O Boxing Day é a data mais aguardada do calendário no futebol inglês. Todas as principais divisões do país lotam o seu dia com partidas e levam multidões aos estádios. A tradição, porém, tinha outros contornos até a década de 1950. Afinal, o 26 de dezembro marcava apenas a segunda parte das festividades natalinas dentro de campo. Desde 1889, o 25 de dezembro também era recheado de jogos pelo Campeonato Inglês, inclusive durante as manhãs. O costume mandava que rivais se enfrentassem em jogos de ida e volta. O primeiro embate ocorria em pleno Natal, na casa de um deles. E, para igualar as condições de desgaste com viagem, os oponentes mediam forças novamente 24 horas depois, no estádio do outro clube envolvido, aí sim no Boxing Day. A intensidade da agenda, que hoje soa como completa insanidade, marcou uma era de arquibancadas abarrotadas e muitos gols no futebol local. Ingressos aos jogos serviam até como presente às crianças.
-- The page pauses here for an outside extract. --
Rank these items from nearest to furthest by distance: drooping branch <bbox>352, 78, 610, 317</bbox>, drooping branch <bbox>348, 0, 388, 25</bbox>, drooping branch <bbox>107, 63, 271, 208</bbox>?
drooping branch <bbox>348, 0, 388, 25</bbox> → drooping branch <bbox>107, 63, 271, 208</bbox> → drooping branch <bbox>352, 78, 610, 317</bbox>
O primeiro Boxing Day futebolístico aconteceu em 1860. Não à toa, o jogo que inaugurou a tradição na modalidade também foi o primeiro disputado entre clubes, o Sheffield FC e o Hallam FC – em uma época na qual as regras sequer haviam sido unificadas, até então os duelos se limitavam a encontros de equipes estudantis. Já o costume de promover partidas no Natal seria um pouco posterior, firmado principalmente a partir de 1889/90. Naquele momento, o Campeonato Inglês vivia a sua segunda edição. Melhor time do país, o Preston North End encarava o Aston Villa, seu principal concorrente à taça. Embora os Lilywhites tivessem conquistado o título invicto da primeira edição da Football League, haviam perdido os dois confrontos anteriores ante os Villans. E diante da importância da peleja, mais de 9 mil espectadores foram ao estádio, um público bastante expressivo para a época. Assistiram à vitória do Preston por 3 a 2. O grande interesse dos torcedores logo tornou comum as rodadas no Natal.

As vantagens de 25 de dezembro, afinal, eram bastante claras. Em tempos de raros feriados nacionais, o Natal oferecia a chance de pessoas menos assíduas irem aos estádios. Além do mais, o futebol era um dos raros entretenimentos disponíveis, sobretudo à massa proletária. Os jogos integravam as festividades natalinas, com as multidões confraternizando e vibrando juntas nas arquibancadas. E, na época, os transportes públicos não diminuíam seu fluxo. Assim, ficava mais fácil para os torcedores se locomoverem até as praças esportivas, inclusive aos compromissos fora de casa.

Para facilitar as viagens, a Football League passou a reservar dérbis locais para o Natal, casados com o Boxing Day. Os rivais poderiam duelar em ida e volta, mesmo que o cansaço pesasse. Resultado disso são os placares surreais da época, com goleadas e revanches que não condiziam exatamente à diferença técnica entre as equipes. Costumava ser normal que um time, mesmo tomando uma traulitada no dia 25, comemorasse o triunfo no dia 26. “A sequência de resultados conta pouco nestes jogos. Lesões e cansaço geral desempenham um papel importante. A equipe mais feliz é aquela que possui os melhores reservas”, analisava o jornal The Times, em uma dessas rodadas natalinas.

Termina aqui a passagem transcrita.